If You Had Bought i.century Holding (HKG:8507) Shares A Year Ago You’d Have Made 16%

If you want to compound wealth in the stock market, you can do so by buying an index fund. But investors can boost returns by picking market-beating companies to own shares in. For example, the i.century Holding Limited (HKG:8507) share price is up 16% in the last year, clearly besting the market return of around -0.4% (not including dividends). That’s a solid performance by our standards! Note that businesses generally develop over the long term, so the returns over the last year might not reflect a long term trend.

See our latest analysis for i.century Holding

i.century Holding wasn’t profitable in the last twelve months, it is unlikely we’ll see a strong correlation between its share price and its earnings per share (EPS). Arguably revenue is our next best option. Generally speaking, companies without profits are expected to grow revenue every year, and at a good clip. That’s because it’s hard to be confident a company will be sustainable if revenue growth is negligible, and it never makes a profit.

i.century Holding actually shrunk its revenue over the last year, with a reduction of 5.9%. The stock is up 16% in that time, a fine performance given the revenue drop. We can correlate the share price rise with revenue or profit growth, but it seems the market had previously expected weaker results, and sentiment around the stock is improving.

The company’s revenue and earnings (over time) are depicted in the image below (click to see the exact numbers).

SEHK:8507 Income Statement, January 29th 2020
SEHK:8507 Income Statement, January 29th 2020

If you are thinking of buying or selling i.century Holding stock, you should check out this FREE detailed report on its balance sheet.

A Different Perspective

i.century Holding boasts a total shareholder return of 16% for the last year. And the share price momentum remains respectable, with a gain of 13% in the last three months. Demand for the stock from multiple parties is pushing the price higher; it could be that word is getting out about its virtues as a business. While it is well worth considering the different impacts that market conditions can have on the share price, there are other factors that are even more important. To that end, you should learn about the 5 warning signs we’ve spotted with i.century Holding (including 3 which is shouldn’t be ignored) .

If you are like me, then you will not want to miss this free list of growing companies that insiders are buying.

Please note, the market returns quoted in this article reflect the market weighted average returns of stocks that currently trade on HK exchanges.

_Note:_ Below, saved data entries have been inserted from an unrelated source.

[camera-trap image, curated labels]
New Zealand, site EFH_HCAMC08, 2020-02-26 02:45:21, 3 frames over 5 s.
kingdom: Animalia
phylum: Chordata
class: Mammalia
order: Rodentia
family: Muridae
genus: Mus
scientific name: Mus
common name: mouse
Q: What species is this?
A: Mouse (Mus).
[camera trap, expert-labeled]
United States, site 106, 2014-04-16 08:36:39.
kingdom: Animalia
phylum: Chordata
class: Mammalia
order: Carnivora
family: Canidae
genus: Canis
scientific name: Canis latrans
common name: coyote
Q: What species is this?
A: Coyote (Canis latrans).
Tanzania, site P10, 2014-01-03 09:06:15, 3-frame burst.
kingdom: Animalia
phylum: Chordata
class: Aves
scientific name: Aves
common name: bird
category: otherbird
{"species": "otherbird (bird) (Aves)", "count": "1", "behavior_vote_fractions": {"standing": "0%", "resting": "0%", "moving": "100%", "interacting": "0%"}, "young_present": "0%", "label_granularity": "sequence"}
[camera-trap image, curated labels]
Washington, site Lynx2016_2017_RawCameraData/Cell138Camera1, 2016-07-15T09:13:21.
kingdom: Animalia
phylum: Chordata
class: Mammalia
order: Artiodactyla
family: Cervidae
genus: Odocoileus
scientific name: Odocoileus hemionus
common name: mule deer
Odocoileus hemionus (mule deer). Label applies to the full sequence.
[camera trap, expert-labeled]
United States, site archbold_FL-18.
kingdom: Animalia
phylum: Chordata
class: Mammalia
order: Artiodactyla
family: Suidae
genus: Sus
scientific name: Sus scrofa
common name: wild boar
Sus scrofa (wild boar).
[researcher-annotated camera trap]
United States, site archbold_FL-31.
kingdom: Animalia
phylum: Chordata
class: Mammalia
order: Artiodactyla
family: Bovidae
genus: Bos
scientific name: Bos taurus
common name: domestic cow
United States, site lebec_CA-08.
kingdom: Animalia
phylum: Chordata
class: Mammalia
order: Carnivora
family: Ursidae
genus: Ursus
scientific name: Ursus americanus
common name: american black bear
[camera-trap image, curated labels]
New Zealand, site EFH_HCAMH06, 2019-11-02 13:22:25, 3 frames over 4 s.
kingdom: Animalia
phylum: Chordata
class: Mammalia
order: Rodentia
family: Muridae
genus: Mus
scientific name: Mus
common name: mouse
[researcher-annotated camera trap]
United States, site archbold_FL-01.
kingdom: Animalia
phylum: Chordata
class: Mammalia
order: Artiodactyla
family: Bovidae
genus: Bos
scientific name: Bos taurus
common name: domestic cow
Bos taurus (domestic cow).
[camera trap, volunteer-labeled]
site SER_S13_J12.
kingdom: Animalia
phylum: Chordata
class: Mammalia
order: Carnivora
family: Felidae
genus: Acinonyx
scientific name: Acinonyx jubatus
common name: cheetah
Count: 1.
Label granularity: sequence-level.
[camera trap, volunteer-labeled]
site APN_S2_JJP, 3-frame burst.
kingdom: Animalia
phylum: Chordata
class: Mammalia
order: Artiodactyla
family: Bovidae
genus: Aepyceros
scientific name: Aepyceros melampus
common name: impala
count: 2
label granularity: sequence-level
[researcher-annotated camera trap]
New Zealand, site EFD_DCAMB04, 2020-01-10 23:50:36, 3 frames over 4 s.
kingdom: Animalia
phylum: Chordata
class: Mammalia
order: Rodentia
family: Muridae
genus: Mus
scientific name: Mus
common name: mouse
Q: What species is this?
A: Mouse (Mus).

If you spot an error that warrants correction, please contact the editor at editorial-team@simplywallst.com. This article by Simply Wall St is general in nature. It does not constitute a recommendation to buy or sell any stock, and does not take account of your objectives, or your financial situation. Simply Wall St has no position in the stocks mentioned.

We aim to bring you long-term focused research analysis driven by fundamental data. Note that our analysis may not factor in the latest price-sensitive company announcements or qualitative material. Thank you for reading.